What the task asks: Recast the entries as a numbered list, starting at the line that contains "How far apart are the shadow" and ending at the last line of the entries. Leave out any blank lines.

#### Record excerpts ####

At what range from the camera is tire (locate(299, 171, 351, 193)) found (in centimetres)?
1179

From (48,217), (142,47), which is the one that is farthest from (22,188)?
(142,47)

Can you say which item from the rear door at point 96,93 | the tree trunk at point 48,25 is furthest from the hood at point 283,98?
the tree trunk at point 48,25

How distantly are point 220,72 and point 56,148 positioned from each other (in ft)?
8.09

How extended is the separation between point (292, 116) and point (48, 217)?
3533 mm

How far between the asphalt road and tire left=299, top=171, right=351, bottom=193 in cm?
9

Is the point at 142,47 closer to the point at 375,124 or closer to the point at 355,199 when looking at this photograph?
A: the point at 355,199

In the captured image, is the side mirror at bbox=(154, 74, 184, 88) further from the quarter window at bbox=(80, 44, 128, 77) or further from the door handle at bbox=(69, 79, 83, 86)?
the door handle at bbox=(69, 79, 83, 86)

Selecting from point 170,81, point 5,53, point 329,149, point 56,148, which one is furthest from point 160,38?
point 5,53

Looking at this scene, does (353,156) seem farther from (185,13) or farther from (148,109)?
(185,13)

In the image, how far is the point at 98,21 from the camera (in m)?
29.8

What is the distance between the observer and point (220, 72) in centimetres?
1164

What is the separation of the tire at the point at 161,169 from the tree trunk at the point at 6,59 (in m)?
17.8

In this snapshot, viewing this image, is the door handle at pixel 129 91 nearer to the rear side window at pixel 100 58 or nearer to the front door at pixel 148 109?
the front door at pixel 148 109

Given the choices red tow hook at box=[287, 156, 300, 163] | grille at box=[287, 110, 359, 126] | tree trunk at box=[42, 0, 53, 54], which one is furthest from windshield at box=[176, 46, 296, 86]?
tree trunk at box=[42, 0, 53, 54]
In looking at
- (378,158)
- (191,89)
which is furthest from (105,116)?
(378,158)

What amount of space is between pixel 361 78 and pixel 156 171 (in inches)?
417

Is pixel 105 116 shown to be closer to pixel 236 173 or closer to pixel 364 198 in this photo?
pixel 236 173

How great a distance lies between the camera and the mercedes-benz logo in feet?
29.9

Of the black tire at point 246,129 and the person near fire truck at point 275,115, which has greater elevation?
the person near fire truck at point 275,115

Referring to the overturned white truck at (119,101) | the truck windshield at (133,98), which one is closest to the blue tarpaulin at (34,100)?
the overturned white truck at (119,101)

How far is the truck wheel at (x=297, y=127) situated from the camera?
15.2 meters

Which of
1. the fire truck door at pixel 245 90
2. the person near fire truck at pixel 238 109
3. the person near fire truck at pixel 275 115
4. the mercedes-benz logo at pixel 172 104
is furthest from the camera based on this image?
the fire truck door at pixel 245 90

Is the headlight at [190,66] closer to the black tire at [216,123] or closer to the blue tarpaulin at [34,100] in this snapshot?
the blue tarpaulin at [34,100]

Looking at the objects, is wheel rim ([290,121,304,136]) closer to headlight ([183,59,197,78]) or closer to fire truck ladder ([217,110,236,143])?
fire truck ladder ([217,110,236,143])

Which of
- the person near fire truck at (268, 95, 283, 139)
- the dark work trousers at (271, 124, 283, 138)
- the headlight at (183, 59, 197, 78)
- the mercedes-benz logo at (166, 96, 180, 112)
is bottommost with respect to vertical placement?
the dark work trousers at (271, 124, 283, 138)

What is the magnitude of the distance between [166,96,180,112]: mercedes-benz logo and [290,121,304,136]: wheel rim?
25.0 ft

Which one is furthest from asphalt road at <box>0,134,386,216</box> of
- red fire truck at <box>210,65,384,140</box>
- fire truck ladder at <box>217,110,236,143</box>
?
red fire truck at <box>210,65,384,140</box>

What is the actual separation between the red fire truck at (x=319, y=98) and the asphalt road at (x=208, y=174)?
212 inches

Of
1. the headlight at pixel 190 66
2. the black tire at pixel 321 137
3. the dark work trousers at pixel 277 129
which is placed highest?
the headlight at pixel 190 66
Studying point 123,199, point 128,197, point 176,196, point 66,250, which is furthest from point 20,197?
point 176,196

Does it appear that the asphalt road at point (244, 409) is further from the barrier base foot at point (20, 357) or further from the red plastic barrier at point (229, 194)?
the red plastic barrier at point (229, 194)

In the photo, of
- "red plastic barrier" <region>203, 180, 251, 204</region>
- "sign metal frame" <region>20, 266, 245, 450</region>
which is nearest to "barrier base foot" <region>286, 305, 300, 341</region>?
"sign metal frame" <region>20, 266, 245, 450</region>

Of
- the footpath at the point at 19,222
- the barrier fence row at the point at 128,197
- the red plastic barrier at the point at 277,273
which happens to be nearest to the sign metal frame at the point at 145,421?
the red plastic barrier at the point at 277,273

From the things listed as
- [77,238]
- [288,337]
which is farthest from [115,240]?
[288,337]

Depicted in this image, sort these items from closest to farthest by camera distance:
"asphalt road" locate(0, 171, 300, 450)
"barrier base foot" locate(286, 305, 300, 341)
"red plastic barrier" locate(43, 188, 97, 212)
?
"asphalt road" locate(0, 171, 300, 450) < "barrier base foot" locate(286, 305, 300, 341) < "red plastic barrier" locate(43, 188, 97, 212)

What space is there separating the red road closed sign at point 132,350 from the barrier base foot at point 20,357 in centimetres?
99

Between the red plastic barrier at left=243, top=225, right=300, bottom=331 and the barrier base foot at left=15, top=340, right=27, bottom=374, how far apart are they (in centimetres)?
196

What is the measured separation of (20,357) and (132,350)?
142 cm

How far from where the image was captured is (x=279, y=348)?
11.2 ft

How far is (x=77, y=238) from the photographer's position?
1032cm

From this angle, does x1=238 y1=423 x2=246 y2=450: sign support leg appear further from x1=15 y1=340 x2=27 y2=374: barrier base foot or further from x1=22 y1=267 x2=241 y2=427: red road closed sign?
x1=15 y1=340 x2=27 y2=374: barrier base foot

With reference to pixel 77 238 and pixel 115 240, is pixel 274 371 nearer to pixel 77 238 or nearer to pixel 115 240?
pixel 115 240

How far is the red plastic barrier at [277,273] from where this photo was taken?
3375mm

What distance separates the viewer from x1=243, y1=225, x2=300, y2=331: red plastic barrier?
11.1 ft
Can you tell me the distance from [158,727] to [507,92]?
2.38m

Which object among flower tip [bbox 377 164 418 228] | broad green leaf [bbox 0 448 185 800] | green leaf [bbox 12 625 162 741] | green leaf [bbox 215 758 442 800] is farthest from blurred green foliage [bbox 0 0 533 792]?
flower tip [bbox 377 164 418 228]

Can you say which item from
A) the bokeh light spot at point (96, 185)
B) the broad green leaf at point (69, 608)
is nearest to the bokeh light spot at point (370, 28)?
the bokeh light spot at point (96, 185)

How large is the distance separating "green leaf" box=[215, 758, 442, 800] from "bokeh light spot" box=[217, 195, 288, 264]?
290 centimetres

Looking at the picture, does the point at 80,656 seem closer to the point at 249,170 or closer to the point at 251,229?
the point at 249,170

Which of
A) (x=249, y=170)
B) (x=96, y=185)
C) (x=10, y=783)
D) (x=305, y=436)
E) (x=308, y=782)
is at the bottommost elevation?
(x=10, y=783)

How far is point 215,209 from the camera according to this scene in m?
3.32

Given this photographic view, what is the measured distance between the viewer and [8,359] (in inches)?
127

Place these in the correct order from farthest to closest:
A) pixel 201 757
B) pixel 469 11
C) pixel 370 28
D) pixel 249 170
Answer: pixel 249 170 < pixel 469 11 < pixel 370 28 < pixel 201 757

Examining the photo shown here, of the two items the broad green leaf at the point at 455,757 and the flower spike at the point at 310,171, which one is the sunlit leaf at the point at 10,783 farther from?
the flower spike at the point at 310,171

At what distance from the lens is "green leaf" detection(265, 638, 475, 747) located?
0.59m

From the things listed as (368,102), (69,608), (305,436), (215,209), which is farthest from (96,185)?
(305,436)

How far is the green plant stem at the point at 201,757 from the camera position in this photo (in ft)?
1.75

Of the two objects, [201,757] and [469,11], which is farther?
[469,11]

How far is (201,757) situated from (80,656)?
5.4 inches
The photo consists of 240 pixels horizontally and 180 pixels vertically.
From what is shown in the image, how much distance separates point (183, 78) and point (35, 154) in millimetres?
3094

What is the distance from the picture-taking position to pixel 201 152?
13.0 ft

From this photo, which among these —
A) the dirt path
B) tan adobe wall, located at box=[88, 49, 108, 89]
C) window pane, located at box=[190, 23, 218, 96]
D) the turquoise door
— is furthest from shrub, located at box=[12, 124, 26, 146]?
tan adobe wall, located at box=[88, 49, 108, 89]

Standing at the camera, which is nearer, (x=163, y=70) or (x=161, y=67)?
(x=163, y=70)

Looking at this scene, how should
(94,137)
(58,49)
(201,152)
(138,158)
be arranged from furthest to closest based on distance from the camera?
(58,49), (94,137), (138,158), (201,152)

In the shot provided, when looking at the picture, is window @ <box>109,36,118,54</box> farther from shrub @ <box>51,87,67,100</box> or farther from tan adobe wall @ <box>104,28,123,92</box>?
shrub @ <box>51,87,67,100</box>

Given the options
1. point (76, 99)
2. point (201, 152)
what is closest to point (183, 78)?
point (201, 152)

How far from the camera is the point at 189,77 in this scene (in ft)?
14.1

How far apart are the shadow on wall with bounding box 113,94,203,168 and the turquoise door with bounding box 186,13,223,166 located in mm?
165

####

Answer to the exercise:
1. How far apart are the shadow on wall with bounding box 113,94,203,168 and the turquoise door with bounding box 186,13,223,166 located in mm?
2. 165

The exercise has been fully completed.